Qui, étant d’un certain âge, ne se souvient de la Semaine sainte telle que pratiquée en Martinique, notamment les Jeudi saint, Vendredi saint et Samedi Gloria. Les cloches des églises faisaient relâche tandis que les croix, statues et images étaient voilées. Pour remplacer les cloches les enfants de chœur se répandaient dans les rues en faisant crisser des crécelles, sorte de moulinet en bois qui s’appelait rara en Martinique. Ce mot provient peut-être du mot ara qui est une variété de perroquet de l’Amérique tropicale. D’où l’expression courante à l’époque « parler comme un rara lasimèn sinte ». On retrouve le mot à Haïti pour désigner une musique mystique jouée, notamment, au cours de la Semaine sainte, ce qui peut être considéré comme un point commun avec la Martinique. Une autre pratique, le « battre Judas », consistait pour les fidèles de la paroisse à circuler dans les rues en frappant sur des boîtes vides symbolisant Judas, l’apôtre qui a trahi Jésus. Des jeunes dévoyés en profitaient parfois pour se livrer à des exactions comme des lancers de pierres sur les maisons. En cette fin de semaine des 20, 21, 22 et 23 avril 1848, le phénomène prit à Case-Pilote une ampleur particulière.

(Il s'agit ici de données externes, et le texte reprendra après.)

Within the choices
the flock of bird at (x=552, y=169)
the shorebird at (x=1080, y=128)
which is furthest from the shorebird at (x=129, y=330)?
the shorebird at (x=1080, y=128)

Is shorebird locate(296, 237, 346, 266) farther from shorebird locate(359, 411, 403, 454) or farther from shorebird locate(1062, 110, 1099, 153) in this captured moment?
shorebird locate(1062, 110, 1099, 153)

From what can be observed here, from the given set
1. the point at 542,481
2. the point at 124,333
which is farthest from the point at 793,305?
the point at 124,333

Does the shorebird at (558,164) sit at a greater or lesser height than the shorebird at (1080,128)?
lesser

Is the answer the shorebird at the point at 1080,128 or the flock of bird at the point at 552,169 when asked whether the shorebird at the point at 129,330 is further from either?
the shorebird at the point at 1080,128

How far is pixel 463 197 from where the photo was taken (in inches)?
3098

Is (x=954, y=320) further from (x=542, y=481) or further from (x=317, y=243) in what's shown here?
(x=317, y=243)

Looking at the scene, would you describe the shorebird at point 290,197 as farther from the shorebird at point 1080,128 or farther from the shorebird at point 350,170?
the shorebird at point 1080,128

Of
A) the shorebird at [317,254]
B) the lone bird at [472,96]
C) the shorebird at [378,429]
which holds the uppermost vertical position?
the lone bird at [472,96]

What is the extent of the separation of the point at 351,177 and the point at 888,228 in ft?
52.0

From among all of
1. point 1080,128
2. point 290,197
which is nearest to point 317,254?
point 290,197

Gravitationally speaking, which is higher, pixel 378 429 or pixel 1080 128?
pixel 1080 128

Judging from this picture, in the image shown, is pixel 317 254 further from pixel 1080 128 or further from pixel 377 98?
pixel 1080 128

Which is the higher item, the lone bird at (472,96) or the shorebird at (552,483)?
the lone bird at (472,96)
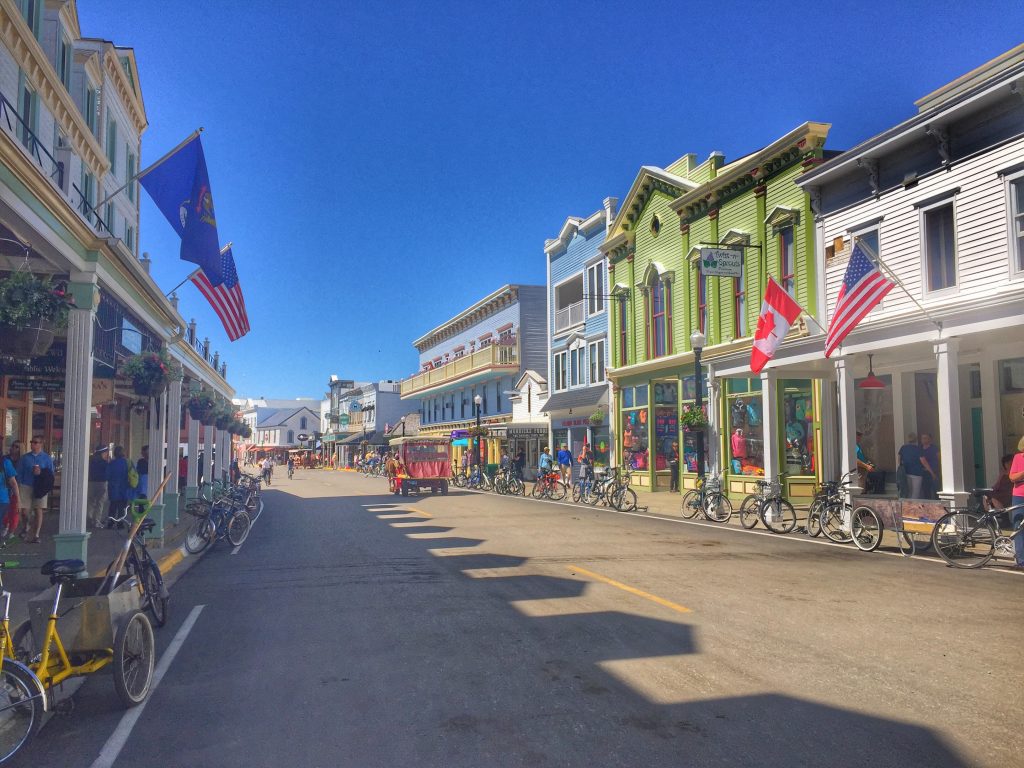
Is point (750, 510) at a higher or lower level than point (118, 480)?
lower

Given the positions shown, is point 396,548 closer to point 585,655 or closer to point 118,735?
point 585,655

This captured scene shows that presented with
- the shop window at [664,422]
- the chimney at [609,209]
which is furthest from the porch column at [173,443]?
the chimney at [609,209]

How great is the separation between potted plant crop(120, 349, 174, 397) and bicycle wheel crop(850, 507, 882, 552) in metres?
12.6

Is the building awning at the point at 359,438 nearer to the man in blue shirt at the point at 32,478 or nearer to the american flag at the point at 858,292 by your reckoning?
the man in blue shirt at the point at 32,478

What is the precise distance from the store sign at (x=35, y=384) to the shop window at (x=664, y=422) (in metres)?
19.2

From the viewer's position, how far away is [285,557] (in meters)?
13.1

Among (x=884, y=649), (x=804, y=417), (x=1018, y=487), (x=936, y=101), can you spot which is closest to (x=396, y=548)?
(x=884, y=649)

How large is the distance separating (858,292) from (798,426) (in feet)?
25.8

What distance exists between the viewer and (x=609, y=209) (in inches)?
1287

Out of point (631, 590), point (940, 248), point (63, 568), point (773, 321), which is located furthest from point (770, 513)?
point (63, 568)

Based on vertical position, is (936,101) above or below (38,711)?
above

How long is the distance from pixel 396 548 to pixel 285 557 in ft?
6.27

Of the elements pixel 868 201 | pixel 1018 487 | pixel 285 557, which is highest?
pixel 868 201

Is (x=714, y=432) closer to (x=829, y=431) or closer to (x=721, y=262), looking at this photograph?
(x=829, y=431)
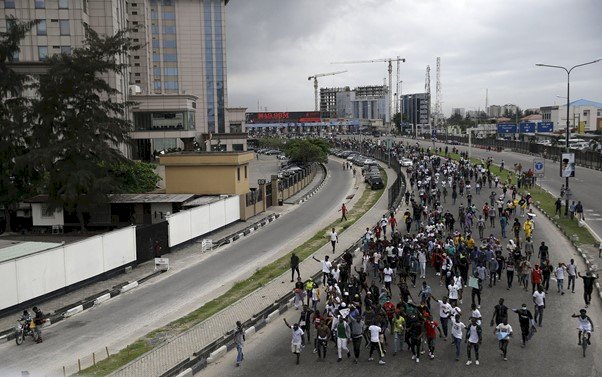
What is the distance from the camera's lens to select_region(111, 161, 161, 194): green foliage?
45656 mm

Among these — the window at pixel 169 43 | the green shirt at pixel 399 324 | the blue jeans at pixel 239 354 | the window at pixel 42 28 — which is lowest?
the blue jeans at pixel 239 354

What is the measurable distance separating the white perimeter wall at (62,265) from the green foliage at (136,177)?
670 inches

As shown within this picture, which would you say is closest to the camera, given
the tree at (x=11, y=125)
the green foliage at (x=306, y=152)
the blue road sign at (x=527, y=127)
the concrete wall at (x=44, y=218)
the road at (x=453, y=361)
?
the road at (x=453, y=361)

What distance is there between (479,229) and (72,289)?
19825 millimetres

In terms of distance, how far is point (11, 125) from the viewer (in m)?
36.8

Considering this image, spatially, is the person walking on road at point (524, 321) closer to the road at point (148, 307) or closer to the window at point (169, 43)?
the road at point (148, 307)

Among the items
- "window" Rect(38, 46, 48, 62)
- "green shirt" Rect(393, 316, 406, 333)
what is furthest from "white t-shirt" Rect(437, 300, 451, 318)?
"window" Rect(38, 46, 48, 62)

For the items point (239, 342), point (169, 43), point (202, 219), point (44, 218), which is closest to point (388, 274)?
point (239, 342)

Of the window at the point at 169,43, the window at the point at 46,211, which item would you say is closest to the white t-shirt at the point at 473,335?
the window at the point at 46,211

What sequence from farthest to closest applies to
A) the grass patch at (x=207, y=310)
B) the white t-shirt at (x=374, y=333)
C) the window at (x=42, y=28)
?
the window at (x=42, y=28)
the grass patch at (x=207, y=310)
the white t-shirt at (x=374, y=333)

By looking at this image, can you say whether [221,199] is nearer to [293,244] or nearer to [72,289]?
[293,244]

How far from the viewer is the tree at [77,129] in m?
35.9

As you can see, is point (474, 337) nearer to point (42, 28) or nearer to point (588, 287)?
point (588, 287)

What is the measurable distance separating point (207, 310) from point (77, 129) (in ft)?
67.9
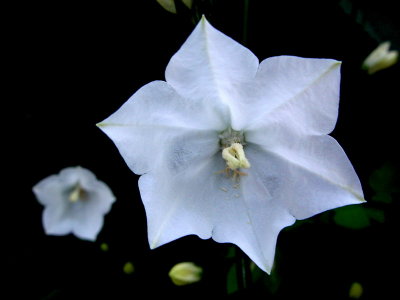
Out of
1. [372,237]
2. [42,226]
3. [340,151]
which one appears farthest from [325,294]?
[42,226]

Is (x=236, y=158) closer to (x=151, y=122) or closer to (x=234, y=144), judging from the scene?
(x=234, y=144)

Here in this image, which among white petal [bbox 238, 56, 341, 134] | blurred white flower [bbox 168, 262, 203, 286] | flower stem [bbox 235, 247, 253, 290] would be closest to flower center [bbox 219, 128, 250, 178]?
white petal [bbox 238, 56, 341, 134]

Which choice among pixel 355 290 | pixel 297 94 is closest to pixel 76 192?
pixel 355 290

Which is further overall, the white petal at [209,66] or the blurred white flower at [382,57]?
the blurred white flower at [382,57]

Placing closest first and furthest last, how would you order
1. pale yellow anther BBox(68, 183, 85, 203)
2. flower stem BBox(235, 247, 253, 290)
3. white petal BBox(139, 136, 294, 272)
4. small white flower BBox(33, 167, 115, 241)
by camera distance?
white petal BBox(139, 136, 294, 272)
flower stem BBox(235, 247, 253, 290)
small white flower BBox(33, 167, 115, 241)
pale yellow anther BBox(68, 183, 85, 203)

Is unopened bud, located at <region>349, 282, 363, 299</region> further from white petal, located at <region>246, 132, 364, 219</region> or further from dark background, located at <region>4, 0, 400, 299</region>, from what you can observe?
white petal, located at <region>246, 132, 364, 219</region>

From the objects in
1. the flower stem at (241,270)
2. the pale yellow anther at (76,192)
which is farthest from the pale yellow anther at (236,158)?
the pale yellow anther at (76,192)

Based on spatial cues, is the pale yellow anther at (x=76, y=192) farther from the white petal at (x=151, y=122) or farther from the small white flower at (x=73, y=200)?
the white petal at (x=151, y=122)
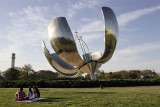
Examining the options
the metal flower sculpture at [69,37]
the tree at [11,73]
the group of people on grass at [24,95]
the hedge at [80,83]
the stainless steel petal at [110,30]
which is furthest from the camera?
the tree at [11,73]

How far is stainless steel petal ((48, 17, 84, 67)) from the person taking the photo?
1599 cm

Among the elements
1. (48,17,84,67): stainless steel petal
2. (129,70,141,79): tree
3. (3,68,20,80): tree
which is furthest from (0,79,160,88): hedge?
(129,70,141,79): tree

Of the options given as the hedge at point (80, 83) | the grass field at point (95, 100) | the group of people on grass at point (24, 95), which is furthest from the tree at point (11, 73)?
the group of people on grass at point (24, 95)

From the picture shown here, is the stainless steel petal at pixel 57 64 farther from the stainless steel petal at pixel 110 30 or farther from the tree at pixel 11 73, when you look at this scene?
the tree at pixel 11 73

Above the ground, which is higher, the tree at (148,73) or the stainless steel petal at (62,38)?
the stainless steel petal at (62,38)

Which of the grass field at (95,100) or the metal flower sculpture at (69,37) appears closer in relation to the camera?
the grass field at (95,100)

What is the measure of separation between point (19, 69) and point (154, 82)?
123 ft

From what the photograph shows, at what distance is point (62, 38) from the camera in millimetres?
16047

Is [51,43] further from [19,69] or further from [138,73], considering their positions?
[138,73]

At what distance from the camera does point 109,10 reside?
1623cm

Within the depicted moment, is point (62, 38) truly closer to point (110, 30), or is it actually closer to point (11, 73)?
point (110, 30)

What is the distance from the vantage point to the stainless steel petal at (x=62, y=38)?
630 inches

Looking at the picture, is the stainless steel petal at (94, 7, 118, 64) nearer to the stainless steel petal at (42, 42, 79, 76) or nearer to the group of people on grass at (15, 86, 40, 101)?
the stainless steel petal at (42, 42, 79, 76)

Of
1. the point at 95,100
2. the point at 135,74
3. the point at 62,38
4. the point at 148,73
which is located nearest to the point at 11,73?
the point at 62,38
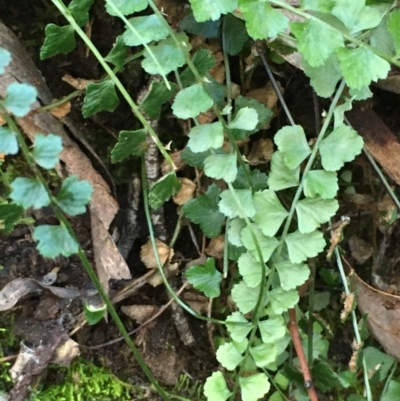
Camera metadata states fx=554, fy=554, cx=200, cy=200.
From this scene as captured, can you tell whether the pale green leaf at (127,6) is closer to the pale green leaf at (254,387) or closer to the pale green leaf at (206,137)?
the pale green leaf at (206,137)

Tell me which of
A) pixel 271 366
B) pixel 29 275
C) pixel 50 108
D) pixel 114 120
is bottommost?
pixel 271 366

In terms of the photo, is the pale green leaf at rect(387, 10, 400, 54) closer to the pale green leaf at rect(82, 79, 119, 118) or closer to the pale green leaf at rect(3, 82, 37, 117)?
the pale green leaf at rect(82, 79, 119, 118)

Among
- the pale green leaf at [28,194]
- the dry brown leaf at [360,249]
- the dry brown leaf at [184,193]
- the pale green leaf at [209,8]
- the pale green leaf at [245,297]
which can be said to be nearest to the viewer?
the pale green leaf at [28,194]

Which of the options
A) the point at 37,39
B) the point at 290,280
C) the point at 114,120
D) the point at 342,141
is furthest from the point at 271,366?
the point at 37,39

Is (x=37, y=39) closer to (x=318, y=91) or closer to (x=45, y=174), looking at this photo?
(x=45, y=174)

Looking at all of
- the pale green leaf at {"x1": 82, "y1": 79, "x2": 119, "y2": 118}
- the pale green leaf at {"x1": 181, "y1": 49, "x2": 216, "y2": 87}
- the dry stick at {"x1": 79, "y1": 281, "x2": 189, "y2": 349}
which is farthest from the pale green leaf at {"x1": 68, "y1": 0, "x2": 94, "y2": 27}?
the dry stick at {"x1": 79, "y1": 281, "x2": 189, "y2": 349}

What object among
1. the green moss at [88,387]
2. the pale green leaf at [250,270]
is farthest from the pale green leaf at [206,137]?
the green moss at [88,387]

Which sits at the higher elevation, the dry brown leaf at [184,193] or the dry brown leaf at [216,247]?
the dry brown leaf at [184,193]

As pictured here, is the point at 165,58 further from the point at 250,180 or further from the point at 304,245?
the point at 304,245
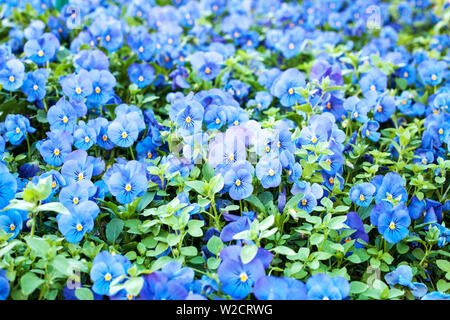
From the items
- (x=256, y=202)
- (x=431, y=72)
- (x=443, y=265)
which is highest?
(x=431, y=72)

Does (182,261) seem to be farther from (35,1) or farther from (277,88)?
(35,1)

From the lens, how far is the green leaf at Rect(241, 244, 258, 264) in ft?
4.73

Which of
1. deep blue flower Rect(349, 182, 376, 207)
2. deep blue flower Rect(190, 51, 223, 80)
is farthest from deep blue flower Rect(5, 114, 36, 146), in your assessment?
deep blue flower Rect(349, 182, 376, 207)

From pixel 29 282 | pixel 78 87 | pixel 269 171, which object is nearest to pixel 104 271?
pixel 29 282

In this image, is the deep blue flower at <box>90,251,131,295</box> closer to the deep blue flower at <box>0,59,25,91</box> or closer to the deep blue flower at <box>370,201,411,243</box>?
the deep blue flower at <box>370,201,411,243</box>

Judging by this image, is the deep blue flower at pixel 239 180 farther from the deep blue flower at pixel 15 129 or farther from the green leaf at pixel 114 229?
the deep blue flower at pixel 15 129

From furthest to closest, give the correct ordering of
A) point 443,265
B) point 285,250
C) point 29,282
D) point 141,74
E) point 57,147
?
point 141,74 → point 57,147 → point 443,265 → point 285,250 → point 29,282

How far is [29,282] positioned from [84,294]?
168 mm

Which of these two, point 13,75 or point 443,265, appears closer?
point 443,265

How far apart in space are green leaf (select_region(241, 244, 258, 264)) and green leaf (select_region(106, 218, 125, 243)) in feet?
1.69

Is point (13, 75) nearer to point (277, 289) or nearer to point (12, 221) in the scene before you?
point (12, 221)

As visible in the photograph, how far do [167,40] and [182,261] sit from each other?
5.68ft

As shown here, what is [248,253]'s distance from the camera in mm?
1463

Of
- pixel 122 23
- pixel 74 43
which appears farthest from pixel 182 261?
pixel 122 23
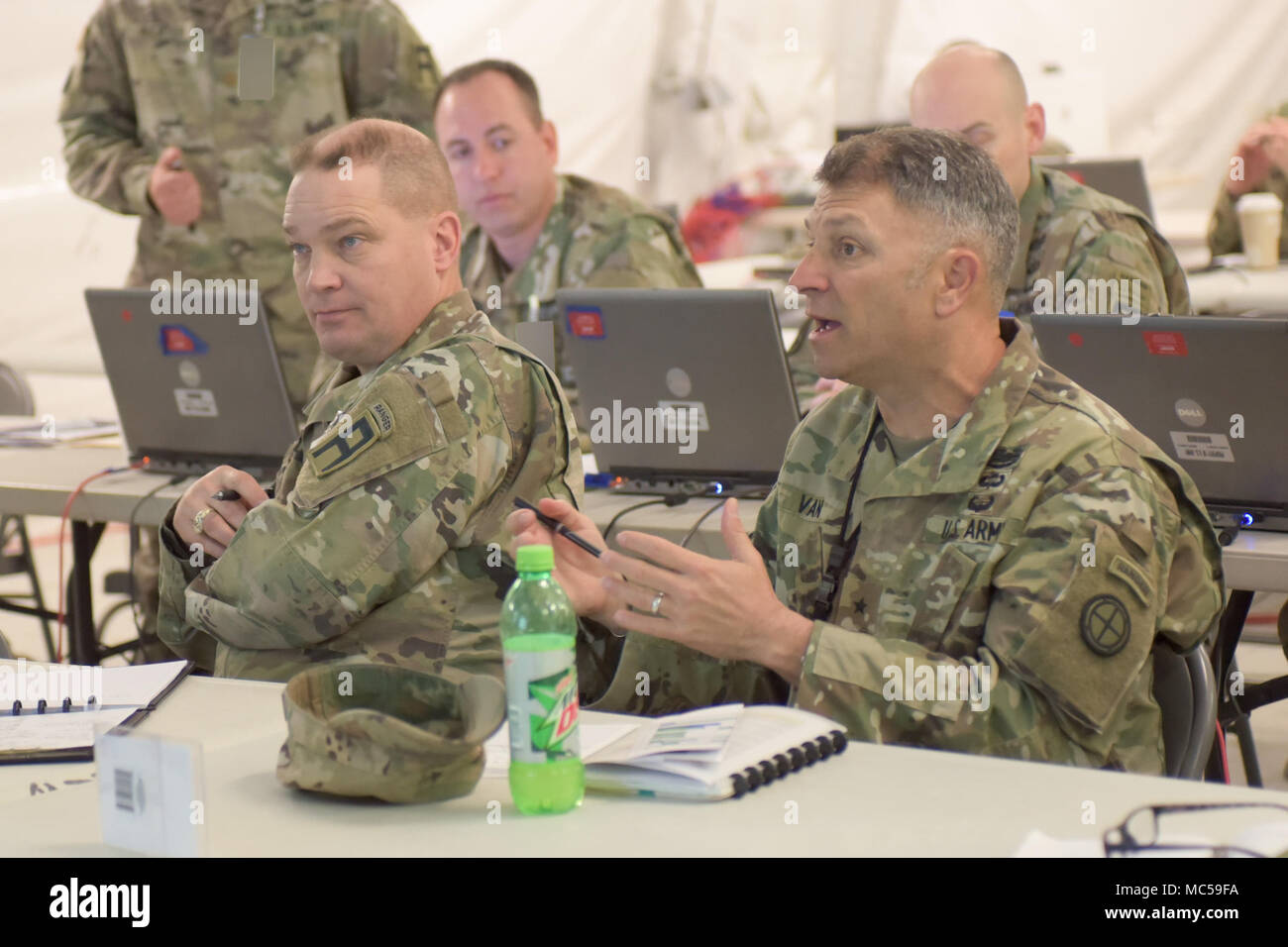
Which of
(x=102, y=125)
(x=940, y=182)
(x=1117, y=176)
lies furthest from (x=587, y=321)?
(x=1117, y=176)

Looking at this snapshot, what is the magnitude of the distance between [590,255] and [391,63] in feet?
2.55

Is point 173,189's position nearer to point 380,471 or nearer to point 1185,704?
point 380,471

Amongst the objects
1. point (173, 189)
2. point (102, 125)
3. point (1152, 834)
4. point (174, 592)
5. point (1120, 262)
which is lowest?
point (1152, 834)

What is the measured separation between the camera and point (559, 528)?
71.1 inches

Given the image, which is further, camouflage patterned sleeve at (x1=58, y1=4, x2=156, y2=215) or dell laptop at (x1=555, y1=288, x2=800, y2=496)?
camouflage patterned sleeve at (x1=58, y1=4, x2=156, y2=215)

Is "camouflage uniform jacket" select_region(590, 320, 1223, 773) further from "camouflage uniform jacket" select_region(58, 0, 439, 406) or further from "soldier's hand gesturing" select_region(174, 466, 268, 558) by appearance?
"camouflage uniform jacket" select_region(58, 0, 439, 406)

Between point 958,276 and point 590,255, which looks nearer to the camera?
point 958,276

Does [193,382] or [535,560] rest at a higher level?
[193,382]

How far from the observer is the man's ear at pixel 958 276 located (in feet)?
6.14

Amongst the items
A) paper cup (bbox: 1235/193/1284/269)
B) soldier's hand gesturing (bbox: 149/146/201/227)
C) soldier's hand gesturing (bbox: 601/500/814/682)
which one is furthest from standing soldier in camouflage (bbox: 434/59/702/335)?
paper cup (bbox: 1235/193/1284/269)

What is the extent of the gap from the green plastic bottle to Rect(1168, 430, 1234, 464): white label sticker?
4.43 feet

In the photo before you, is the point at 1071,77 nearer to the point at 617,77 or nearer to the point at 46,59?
the point at 617,77

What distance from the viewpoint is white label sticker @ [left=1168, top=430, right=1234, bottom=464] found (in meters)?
2.38
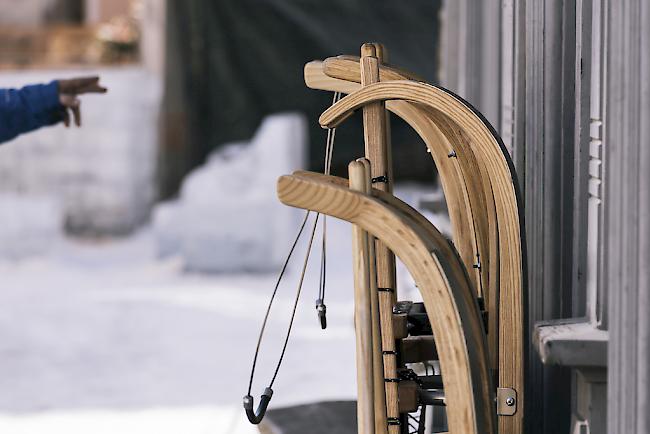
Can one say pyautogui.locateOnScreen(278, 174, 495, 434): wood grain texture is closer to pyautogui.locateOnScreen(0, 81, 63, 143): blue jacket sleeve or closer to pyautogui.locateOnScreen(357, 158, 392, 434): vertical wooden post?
pyautogui.locateOnScreen(357, 158, 392, 434): vertical wooden post

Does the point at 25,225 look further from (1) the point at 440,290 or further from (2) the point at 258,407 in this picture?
(1) the point at 440,290

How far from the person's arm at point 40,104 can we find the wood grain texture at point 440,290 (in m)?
1.82

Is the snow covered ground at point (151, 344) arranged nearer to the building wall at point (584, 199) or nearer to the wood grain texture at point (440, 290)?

Déjà les esprits étaient échauffés par toutes ces rumeurs qui couraient depuis l’avènement de la IIème République autour de l’abolition de l’esclavage. Songeons que le projet d’abolition avait été acté dès le 25 février 1848, au cours du premier « Conseil des ministres », le lendemain de la date de proclamation du gouvernement provisoire. Une véritable agitation avait salué dans toute l’île l’arrivée, le 10 avril 1848, du décret du 4 mars pris par le sous-secrétaire d’Etat nommé à cette même date, Victor Schoelcher, celui dont les statues allaient être décapitées et ou enlevées de la vue du public par certains maires, dans l’indifférence des sachants. Ce décret stipulait notamment : "Nulle terre française ne peut plus porter d'esclaves ». Tous ces bruits mêlés persistèrent avec une intensité chaque jour plus forte que la veille. Un peu partout dans l’île, aux yeux des colons, l’évolution des manifestations avait fait craindre des troubles. A juste titre. Car le 23 avril, jour de Pâques, sentant venir une possible insurrection, le sieur Antoine Le Pelletier de St Rémy, ancien maire et premier colon de la commune, s’enfuit abandonnant ses propriétés. Son épouse et ses enfants eurent la vie sauve en passant la nuit dans un champ de cannes et lui, pour s’être retrouvé chez son ami le maire du Prêcheur, le sieur Antoine Huc. Le maire en charge de Case-Pilote, Pierre Duquesne (et non Le Pelletier) disparut, lui aussi, abandonnant la mairie. Il sera remplacé à cette fonction par Jacques Decressionière.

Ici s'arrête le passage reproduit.